Kmart, Target sign key safety Bangladesh agreement

Bangladeshi relatives of missing workers in a building that collapsed hold pictures of their family members in Savar, near Dhaka, Bangladesh, Sunday, April 28, 2013

KMART and Target have become the first Australian retailers to sign onto an accord to improve safety at Bangladesh factories, following a building collapse that killed more than 1100 workers in April.

Oxfam labour rights coordinator Daisy Gardener said Kmart and Target were to be congratulated for signing, adding the pressure was now on Cotton On and Big W to follow suit.

“In terms of fire and building safety this is a very important step to ensure workers have safe factory conditions,” Ms Gardener said.

Local Bangladeshi unions and international human rights groups have approached clothing manufacturers worldwide to join the global initiative for improved building and safety conditions following the disaster at Rana Plaza on April 24.

The agreement requires companies to conduct independent safety inspections, make their reports on factory conditions public and cover the costs for needed repairs.
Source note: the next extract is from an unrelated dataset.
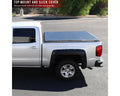 GMC 6.5 SHORT BED HARD QUAD FOLD TONNEAU COVER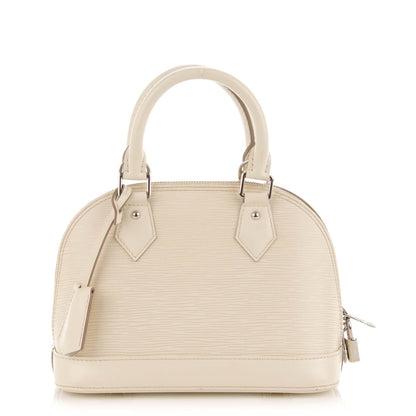 Louis Vuitton Epi Alma BB Ivory 1 of 9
It also requires them to stop doing business with any factory that refuses to make safety upgrades and to allow workers and their unions to have a voice in factory safety.

The Australian companies who manufacture in Bangladesh have not been connected to the Rana Plaza factory.

Kmart Australia managing director Guy Russo has just returned from Bangladesh, where he spent the week meeting with the retailer's team in Bangladesh, its suppliers and other key stakeholders.

“We have also completed fire and building safety audits for all of our factories to ensure we are fully informed and can determine appropriate health, safety and building integrity initiatives for those who work with us in the Bangladesh garment industry,” Mr Russo said.

Mr Russo said recent events in Bangladesh have been “tragic”.

“I am committed to both our team and our suppliers in Bangladesh, who are as passionate as we are, to create safe and productive employment in a country which is so reliant on the garment industry,” he said.

Target Australia managing director Stuart Machin said signing accord was “simply the right thing to do”.

“Like millions of people around the world, we've been deeply saddened by the recent tragic events in Bangladesh. At Target, we believe that everyone who works for our business, either directly or indirectly, is entitled to a safe and healthy workplace,” Mr Machin said.

“[Signing the accord] provides our customers with another level of confidence in the products they buy from us.”

Mr Machin added that senior members of Target's leadership team would be visiting Bangladesh in coming weeks to meet with factory owners and workers.